Stated task
Pick out each line in the entries below that contains the word "uniform" and copy it. Case counts.

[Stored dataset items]
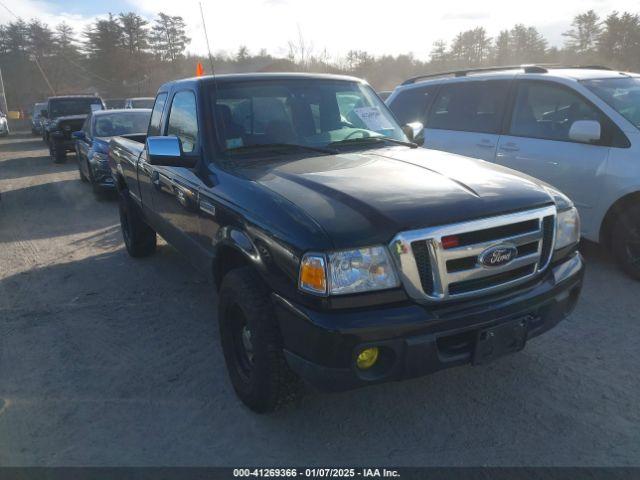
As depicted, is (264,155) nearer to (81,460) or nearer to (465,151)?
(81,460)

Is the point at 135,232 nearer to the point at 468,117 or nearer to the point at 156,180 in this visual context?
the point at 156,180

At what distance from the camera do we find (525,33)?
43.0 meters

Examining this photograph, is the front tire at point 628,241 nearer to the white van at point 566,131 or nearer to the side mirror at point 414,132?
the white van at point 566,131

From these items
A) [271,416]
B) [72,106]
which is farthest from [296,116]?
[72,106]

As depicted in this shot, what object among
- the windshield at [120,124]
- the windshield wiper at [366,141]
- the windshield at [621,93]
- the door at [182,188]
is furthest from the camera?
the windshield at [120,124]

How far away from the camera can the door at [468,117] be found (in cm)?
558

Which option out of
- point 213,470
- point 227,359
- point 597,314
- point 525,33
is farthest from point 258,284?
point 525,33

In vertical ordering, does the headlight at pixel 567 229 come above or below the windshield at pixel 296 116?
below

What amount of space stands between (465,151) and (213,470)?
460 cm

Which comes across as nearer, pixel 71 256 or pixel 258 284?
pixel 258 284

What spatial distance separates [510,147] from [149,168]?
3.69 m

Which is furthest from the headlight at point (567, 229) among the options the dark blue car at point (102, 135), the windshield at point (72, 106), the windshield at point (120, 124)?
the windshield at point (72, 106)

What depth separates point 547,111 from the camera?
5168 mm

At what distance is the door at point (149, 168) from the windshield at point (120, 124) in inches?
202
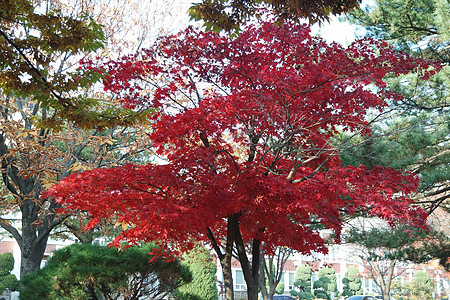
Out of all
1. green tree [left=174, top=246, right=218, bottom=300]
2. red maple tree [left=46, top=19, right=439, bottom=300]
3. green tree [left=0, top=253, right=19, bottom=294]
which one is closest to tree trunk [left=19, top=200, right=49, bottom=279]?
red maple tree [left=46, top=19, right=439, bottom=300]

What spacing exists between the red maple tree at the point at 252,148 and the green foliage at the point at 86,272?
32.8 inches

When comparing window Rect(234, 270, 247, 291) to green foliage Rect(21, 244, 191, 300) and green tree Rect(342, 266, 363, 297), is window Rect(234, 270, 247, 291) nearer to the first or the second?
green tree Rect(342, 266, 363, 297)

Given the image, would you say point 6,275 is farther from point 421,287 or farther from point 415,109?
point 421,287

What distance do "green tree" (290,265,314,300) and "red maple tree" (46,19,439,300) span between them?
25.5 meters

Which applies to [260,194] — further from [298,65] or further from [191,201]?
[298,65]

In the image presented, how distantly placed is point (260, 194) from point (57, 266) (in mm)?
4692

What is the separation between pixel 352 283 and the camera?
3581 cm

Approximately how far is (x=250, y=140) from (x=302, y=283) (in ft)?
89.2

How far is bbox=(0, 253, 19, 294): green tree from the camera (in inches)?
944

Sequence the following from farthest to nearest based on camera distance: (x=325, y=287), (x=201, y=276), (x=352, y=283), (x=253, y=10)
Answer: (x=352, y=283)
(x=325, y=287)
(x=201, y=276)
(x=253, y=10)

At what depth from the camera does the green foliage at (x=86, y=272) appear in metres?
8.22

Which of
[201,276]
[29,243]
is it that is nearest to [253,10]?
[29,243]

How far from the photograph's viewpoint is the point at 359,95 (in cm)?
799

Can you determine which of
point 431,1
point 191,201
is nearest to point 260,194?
==
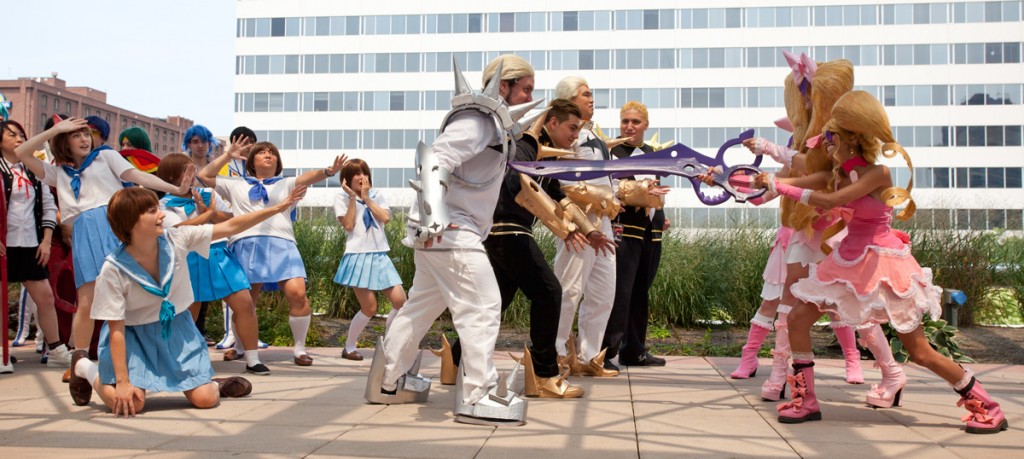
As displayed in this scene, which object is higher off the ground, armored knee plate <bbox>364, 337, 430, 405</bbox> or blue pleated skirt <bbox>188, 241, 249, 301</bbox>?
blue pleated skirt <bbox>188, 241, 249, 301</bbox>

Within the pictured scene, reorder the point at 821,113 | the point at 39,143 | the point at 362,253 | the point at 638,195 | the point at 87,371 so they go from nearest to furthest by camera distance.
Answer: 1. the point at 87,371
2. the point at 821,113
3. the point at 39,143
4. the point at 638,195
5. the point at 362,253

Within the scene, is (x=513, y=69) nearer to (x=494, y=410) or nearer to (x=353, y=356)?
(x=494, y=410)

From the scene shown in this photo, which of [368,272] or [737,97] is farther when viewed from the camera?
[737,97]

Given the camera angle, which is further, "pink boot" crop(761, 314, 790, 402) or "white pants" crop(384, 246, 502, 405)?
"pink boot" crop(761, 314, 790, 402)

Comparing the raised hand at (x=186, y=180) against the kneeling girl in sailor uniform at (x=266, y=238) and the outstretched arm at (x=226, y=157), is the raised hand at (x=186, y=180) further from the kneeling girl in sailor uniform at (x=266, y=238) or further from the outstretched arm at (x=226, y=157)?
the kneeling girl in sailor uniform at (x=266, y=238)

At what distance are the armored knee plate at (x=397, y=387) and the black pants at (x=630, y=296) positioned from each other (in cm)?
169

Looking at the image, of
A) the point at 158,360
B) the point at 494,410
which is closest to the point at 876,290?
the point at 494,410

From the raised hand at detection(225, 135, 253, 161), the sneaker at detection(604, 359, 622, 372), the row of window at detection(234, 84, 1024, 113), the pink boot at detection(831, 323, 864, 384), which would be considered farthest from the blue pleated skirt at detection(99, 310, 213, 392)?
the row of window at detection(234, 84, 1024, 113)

Answer in full
Comparing the raised hand at (x=186, y=180) against the kneeling girl in sailor uniform at (x=266, y=238) and the outstretched arm at (x=226, y=157), is the raised hand at (x=186, y=180) further from the kneeling girl in sailor uniform at (x=266, y=238) or further from the outstretched arm at (x=226, y=157)?
the kneeling girl in sailor uniform at (x=266, y=238)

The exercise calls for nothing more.